5. „Mein Gott, mein Gott, warum hast du mich verlassen?” –

Diese Worte Christi am Kreuz stellen für viele eine Schwierigkeit dar, aber sie sind keineswegs, wie die Rationalisten uns glauben machen wollen, ein Schrei der Verzweiflung. Sie stammen aus dem 21. Psalm, der zugegebenermaßen messianisch ist. Vielleicht ging unser Herr in Gedanken den ganzen Psalm durch, der so wahrhaftig die äußerste Verzweiflung seines menschlichen Leidens voraussagte. Wir müssen uns daran erinnern, dass Christus die Fülle des Leidens für uns getragen hat, und da Trostlosigkeit oder Verlassenheit – von den Mystikern als „dunkle Nacht der Seele“ bezeichnet – die akuteste Form des Leidens ist, war es nur natürlich, dass Er auch das erdulden musste; dass sozusagen eine Barriere zwischen Ihm und dem liebevollen Antlitz Seines Vaters errichtet worden war.

6. Über das Ende der Welt sagt Christus: „Über jenen Tag aber, oder die Stunde hat niemand Kenntnis, weder die Engel im Himmel, noch der Sohn, sondern nur der Vater.“ (Markus 13,32). Stellt sich Christus mit diesen Worten nicht in Bezug auf Sein Wissen unter Gott?

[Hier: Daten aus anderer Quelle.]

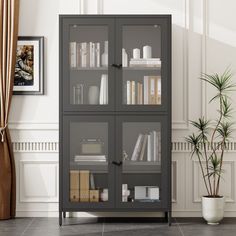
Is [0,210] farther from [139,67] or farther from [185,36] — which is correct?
[185,36]

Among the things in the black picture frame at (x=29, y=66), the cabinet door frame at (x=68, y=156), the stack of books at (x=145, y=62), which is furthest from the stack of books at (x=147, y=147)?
the black picture frame at (x=29, y=66)

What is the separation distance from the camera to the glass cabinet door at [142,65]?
5.13 metres

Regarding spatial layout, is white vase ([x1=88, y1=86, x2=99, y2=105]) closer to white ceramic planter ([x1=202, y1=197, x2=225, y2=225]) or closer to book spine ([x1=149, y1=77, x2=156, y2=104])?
book spine ([x1=149, y1=77, x2=156, y2=104])

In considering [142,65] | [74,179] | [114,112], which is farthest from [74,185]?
[142,65]

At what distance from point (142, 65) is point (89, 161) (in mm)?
1028

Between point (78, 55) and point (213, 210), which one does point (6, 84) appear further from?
point (213, 210)

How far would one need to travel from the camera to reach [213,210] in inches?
204

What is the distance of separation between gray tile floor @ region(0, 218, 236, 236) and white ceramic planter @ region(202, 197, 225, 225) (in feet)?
0.23

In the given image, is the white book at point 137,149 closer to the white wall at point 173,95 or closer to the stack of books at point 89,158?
the stack of books at point 89,158

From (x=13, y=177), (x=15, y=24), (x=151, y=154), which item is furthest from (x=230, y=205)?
(x=15, y=24)

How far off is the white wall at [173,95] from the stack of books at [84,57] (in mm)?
459

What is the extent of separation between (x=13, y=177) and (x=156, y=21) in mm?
2069

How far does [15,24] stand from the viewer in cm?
546

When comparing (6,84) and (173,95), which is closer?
(6,84)
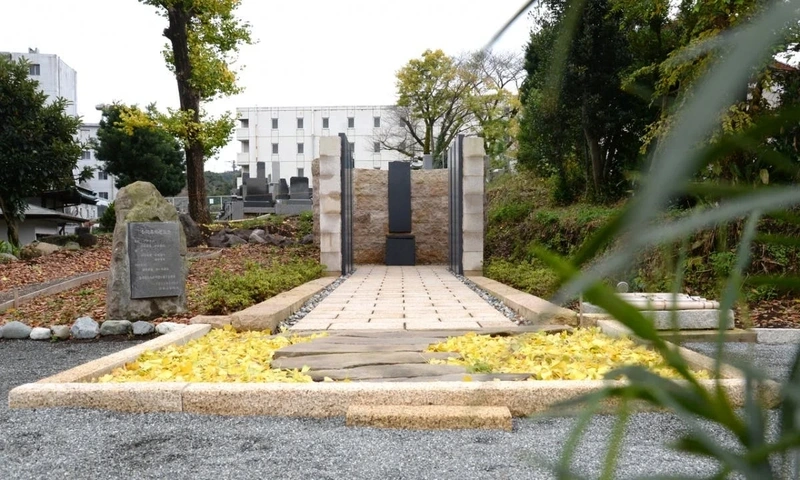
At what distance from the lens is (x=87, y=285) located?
7.97 metres

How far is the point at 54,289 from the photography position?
7.57 meters

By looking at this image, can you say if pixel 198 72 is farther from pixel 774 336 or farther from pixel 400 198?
pixel 774 336

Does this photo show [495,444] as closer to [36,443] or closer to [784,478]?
[36,443]

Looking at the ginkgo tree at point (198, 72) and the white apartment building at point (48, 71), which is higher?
the white apartment building at point (48, 71)

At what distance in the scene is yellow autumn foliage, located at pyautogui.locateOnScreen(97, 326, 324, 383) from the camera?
3.12 meters

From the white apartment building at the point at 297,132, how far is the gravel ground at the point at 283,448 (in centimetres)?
4242

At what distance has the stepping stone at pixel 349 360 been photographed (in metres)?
3.32

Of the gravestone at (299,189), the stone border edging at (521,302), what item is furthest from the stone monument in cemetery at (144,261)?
the gravestone at (299,189)

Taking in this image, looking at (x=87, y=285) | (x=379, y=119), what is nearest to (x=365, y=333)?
(x=87, y=285)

Als Sohn Gottes wusste unser Herr „diesen Tag und diese Stunde“, aber als Menschensohn, als Messias, war es nicht Seine Aufgabe, dies den Menschen zu offenbaren. Als die Apostel Ihn vor Seiner Himmelfahrt fragten: „Herr! wirst du wohl in dieser Zeit das Reich Israel wieder herstellen?“, antwortete Er: „Es stehet euch nicht zu, Zeit oder Stunde zu wissen, welche der Vater in seiner Macht festgesetzt hat“ (Apostelgeschichte 1,7). Als Mensch sagte unser Herr auch: „Der Vater ist größer als ich.“

7. Bei der Behandlung des Anspruchs unseres Herrn, der Messias und der wahre Sohn Gottes zu sein, haben wir uns auf die synoptischen Evangelien beschränkt, da viele moderne Kritiker außerhalb der katholischen Kirche das vierte Evangelium eher als „ein Werk philosophischer Reflexion“ denn als eine Aufzeichnung von Ereignissen betrachten. Aber jedem aufrichtigen Leser muss klar sein, dass sich die im Johannesevangelium aufgezeichneten Behauptungen Jesu nicht wesentlich von denen unterscheiden, die er in den synoptischen Evangelien aufgestellt hat.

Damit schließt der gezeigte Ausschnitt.